Sam slammed his book shut then. "What is wrong with you?"
Dean raised his eyebrows. "What's wrong with me?" Sam pressed his lips together and made to open the book again. Dean clapped a hand over the top of it first, irritation overtaking everything else. "No, Sam, let's talk about this. What's wrong with me? I'm not the one who stormed out the door like a little—"
"You were being a jackass," Sam hissed at him.
Disbelievingly, he scoffed, "Yeah, and you were a model of restraint." When Sam didn't answer, he went on, "Dude, this is stupid. We've fought before, and you get all in a huff for something stupid like this?"
"That's exactly it, Dean!" Sam leaned in toward him, his expression dark with anger. " 'Something stupid like this.' This is important to me, and you and Dad are always talking about it like I'm stupid to even care!"

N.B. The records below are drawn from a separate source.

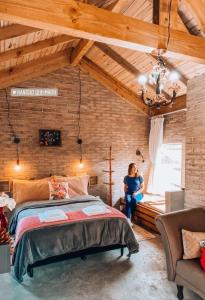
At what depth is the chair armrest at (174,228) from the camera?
2.55m

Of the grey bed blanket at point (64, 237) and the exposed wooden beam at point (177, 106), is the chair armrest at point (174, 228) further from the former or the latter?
the exposed wooden beam at point (177, 106)

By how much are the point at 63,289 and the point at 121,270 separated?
834 millimetres

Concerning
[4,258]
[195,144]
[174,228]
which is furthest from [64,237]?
[195,144]

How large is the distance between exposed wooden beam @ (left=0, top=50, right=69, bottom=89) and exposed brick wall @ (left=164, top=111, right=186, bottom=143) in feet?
9.07

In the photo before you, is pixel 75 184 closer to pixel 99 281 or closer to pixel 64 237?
pixel 64 237

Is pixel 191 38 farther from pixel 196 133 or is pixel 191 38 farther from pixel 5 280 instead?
pixel 5 280

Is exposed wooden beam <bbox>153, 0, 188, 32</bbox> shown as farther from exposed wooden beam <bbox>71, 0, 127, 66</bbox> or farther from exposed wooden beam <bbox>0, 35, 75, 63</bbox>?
exposed wooden beam <bbox>0, 35, 75, 63</bbox>

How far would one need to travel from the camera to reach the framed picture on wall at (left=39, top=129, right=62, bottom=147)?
493cm

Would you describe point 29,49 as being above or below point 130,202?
above

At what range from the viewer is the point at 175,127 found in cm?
534

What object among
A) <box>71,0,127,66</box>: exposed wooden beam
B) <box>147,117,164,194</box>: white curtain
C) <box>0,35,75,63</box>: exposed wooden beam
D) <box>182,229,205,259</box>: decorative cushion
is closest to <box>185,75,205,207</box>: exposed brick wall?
<box>182,229,205,259</box>: decorative cushion

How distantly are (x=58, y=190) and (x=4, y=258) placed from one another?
2418mm

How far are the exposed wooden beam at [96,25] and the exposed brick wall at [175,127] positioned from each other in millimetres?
2459

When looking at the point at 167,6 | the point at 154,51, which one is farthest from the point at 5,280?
the point at 167,6
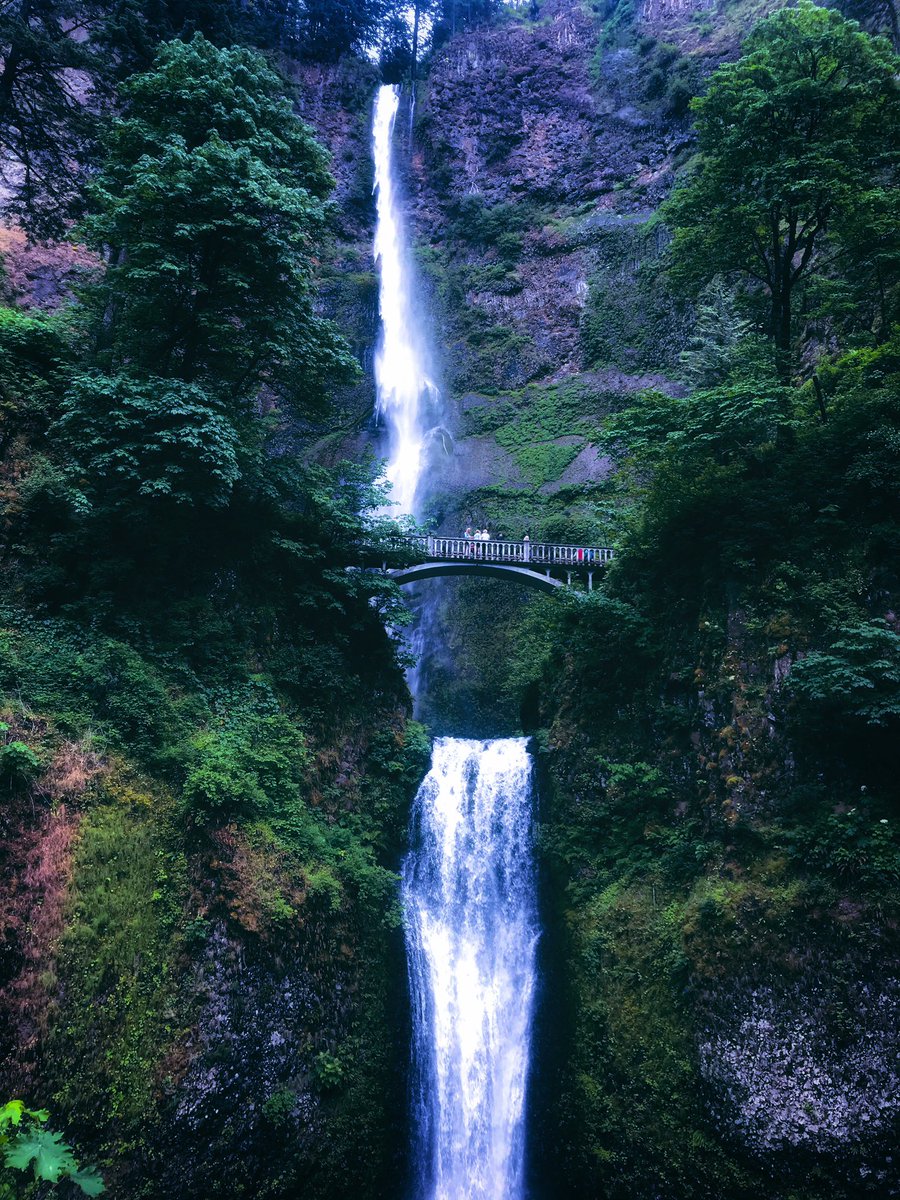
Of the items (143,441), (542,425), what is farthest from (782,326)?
(542,425)

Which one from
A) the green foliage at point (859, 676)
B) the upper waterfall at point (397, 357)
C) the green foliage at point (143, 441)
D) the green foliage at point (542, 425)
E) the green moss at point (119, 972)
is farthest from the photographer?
the upper waterfall at point (397, 357)

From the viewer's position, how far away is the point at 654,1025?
10570 millimetres

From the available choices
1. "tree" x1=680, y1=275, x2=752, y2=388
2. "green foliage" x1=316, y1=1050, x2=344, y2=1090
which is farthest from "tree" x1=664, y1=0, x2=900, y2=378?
"green foliage" x1=316, y1=1050, x2=344, y2=1090

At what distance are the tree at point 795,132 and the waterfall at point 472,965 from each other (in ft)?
37.9

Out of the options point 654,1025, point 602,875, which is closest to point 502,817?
point 602,875

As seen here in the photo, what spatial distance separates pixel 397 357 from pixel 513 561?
1681 cm

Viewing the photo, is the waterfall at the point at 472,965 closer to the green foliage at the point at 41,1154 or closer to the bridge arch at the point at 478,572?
the bridge arch at the point at 478,572

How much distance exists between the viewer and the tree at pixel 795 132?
1263cm

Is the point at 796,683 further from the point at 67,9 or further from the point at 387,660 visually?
the point at 67,9

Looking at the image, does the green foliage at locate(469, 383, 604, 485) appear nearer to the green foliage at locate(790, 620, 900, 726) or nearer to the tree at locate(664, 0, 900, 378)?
the tree at locate(664, 0, 900, 378)

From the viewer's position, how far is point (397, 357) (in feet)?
108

"What, a test? What are you even studying?" He lifted his hand off the book and turned it around. Sam made a movement as if to stop him, but when Dean raised his eyebrows, his brother leaned back and lifted his chin defiantly. It was still a surprise, though, when he looked down at the cover.

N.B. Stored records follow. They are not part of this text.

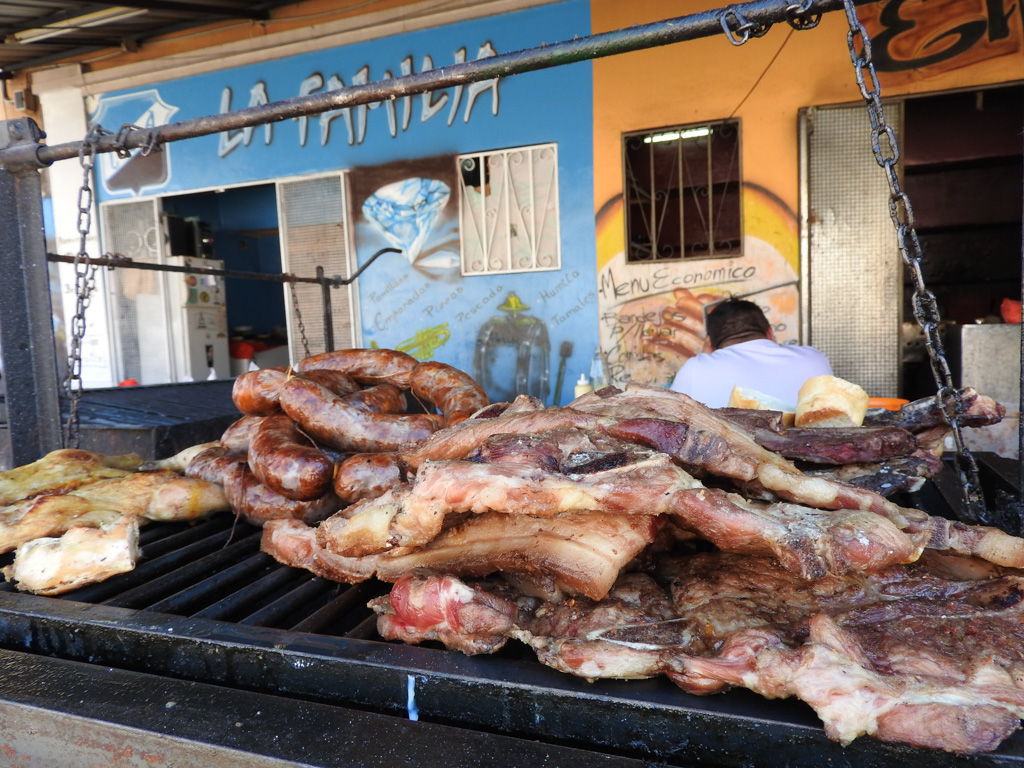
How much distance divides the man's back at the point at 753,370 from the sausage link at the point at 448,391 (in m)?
1.78

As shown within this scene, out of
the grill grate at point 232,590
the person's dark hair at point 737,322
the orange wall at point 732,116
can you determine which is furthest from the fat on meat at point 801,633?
the orange wall at point 732,116

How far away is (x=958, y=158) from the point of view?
824 centimetres

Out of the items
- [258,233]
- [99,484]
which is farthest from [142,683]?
[258,233]

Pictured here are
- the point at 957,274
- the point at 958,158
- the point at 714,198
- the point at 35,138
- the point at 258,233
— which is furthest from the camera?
the point at 258,233

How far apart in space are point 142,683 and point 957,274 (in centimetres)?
1075

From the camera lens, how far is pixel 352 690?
1.31 meters

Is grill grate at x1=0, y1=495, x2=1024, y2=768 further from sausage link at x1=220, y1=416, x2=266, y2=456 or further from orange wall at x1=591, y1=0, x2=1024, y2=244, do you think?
orange wall at x1=591, y1=0, x2=1024, y2=244

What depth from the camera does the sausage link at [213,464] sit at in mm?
2441

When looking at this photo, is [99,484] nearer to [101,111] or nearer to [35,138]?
[35,138]

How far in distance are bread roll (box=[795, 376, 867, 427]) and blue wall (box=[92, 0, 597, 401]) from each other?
494 centimetres

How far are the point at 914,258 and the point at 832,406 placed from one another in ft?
2.17

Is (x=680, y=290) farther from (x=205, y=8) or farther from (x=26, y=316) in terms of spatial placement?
(x=205, y=8)

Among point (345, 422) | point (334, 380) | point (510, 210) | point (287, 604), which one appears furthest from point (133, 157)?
point (287, 604)

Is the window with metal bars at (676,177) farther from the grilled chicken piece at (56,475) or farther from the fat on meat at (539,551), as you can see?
the fat on meat at (539,551)
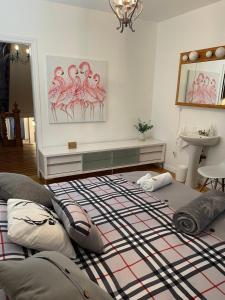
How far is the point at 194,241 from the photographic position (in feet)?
4.40

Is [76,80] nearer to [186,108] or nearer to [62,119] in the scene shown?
[62,119]

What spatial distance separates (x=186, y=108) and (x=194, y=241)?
2667mm

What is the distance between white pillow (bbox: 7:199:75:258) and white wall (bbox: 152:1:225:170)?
2.69 metres

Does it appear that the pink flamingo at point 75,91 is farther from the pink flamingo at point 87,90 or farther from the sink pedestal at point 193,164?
the sink pedestal at point 193,164

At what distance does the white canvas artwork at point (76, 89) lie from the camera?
11.0 ft

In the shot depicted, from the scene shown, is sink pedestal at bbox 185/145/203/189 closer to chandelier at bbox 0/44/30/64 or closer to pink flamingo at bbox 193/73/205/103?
pink flamingo at bbox 193/73/205/103

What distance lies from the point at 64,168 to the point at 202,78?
239cm

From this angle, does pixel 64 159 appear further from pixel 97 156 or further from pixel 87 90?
pixel 87 90

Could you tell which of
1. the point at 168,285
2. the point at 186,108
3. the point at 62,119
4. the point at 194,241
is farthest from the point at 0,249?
the point at 186,108

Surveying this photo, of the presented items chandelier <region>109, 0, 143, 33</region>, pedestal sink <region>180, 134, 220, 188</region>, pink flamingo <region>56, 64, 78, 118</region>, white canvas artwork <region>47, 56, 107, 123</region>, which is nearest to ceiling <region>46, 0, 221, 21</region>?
white canvas artwork <region>47, 56, 107, 123</region>

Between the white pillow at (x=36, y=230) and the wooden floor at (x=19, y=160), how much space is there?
2.57 m

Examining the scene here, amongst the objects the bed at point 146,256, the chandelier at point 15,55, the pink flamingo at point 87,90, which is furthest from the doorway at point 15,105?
the bed at point 146,256

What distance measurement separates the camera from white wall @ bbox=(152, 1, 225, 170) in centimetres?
309

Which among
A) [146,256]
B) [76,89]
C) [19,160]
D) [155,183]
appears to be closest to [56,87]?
[76,89]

"The SATs? That's what you're studying for?"
"So what?" Sam asked, his tone rebellious. "Why not? You don't think I can do it?"
Dean met the challenging stare. "It's not a question of whether you can pass, Sam, it's a question of what the hell you plan on doing with it." Sometimes he thought he knew everything about his brother, and sometimes... Yeah, he knew how much Sam liked school and academics, but Dean never really got why.

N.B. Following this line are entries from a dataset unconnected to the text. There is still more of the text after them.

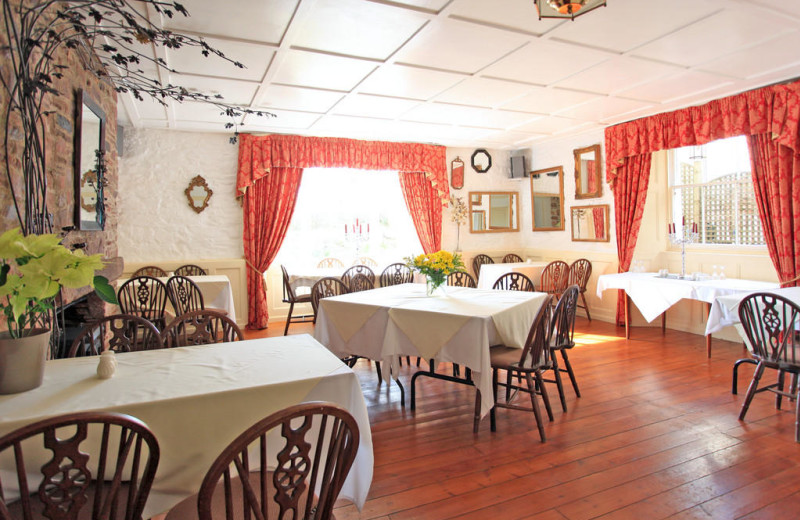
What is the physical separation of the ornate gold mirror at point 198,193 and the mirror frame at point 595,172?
5062mm

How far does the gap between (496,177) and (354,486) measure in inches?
264

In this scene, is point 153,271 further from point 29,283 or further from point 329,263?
point 29,283

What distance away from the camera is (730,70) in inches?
160

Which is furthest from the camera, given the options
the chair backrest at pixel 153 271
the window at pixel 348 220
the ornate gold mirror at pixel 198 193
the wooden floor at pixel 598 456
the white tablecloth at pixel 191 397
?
the window at pixel 348 220

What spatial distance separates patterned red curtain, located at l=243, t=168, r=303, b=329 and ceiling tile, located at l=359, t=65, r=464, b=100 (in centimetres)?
243

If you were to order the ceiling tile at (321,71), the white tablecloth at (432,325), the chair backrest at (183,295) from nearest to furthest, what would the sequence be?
the white tablecloth at (432,325)
the ceiling tile at (321,71)
the chair backrest at (183,295)

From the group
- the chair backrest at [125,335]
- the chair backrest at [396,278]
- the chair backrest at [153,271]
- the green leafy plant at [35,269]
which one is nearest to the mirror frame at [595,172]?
the chair backrest at [396,278]

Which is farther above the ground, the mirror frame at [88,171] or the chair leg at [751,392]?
the mirror frame at [88,171]

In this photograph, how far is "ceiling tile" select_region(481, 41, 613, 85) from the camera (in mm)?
3533

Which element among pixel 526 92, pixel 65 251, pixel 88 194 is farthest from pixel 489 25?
pixel 88 194

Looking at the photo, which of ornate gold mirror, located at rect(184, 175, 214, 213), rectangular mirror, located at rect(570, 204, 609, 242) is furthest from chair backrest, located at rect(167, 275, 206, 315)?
rectangular mirror, located at rect(570, 204, 609, 242)

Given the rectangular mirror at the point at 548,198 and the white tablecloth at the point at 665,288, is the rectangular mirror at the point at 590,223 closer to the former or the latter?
the rectangular mirror at the point at 548,198

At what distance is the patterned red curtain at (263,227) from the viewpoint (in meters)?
6.35

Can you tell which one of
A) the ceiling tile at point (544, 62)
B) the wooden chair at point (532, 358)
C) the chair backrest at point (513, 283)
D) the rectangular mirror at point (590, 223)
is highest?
the ceiling tile at point (544, 62)
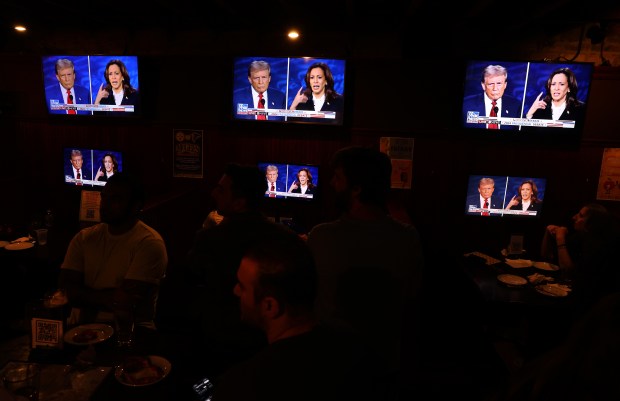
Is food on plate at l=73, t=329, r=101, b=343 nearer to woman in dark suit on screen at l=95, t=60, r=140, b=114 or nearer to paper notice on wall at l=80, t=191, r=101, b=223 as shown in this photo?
paper notice on wall at l=80, t=191, r=101, b=223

"It's not like I'm wasting research time," Sam said, resentment clinging to his words. "I gave Dad the information he wanted, I quit soccer years ago, I'll get the money for testing fees on my own time... Don't worry, I'm not gonna mess up a hunt. Not for something as stupid as this," he said, bitter mocking in his voice. "That's all that matters to you and Dad, right?"
Guilt competed with annoyance. The latter won out. "Don't turn this into one of your prissy fits," he growled. "You want to do this? Fine. I'll leave you to it." He shoved his chair back from the table, making sure it squeaked loudly across the hardwood floor.
Sam's head jerked up at the motion, and Dean caught something like guilt in there, too, before he bit out, "Good."
Dean snorted and shook his head as he turned to leave, when Sam's voice called hesitantly, "Wait. Don't...don't tell Dad. Please." He paused at the desperation threading through those words. "Please. I need to do this, Dean."
"Why?" he asked.
Sam looked down. "I need to know I can. He wouldn't understand."
Dean didn't understand, either.
Two days later, he looked up the testing fee for the SATs, found some locals to hustle in a nearby bar, and left enough to cover the price in Sam's notebook. Later, he wouldn't be able to decide whether or not that was a mistake.
XXXXXXXXXX
The first time Dean really, truly lost Sam, it was Sam's own choice.
"It's not you," Sam said, when Dean followed him out the door. Sam was panting a little, his breath hitching, and struggling with two duffle bags that contained everything he owned. "Dean, you have to believe me. It's just...I can't do this anymore."
Dean leaned against the doorframe, letting his stance look casual, as if the wood behind him weren't the only thing holding him upright. "You know, I've thought so many times I was gonna lose you."
Sam met his eyes for a brief instant before he turned his face away. "You're not losing me," he said, his voice small.
"No. You're leaving."
It was dark, but Dean didn't need to see the tears to hear them in his brother's voice. "I never wanted to leave you."
Dean's jaw tightened. "But you are."
"Dean..."
"You'll miss your bus," he interrupted, his traitorous fingers pulling a ticket from his pocket. "Here. You left this in the room."
Sam's fingers brushed once against his as he accepted the ticket, and then he was gone.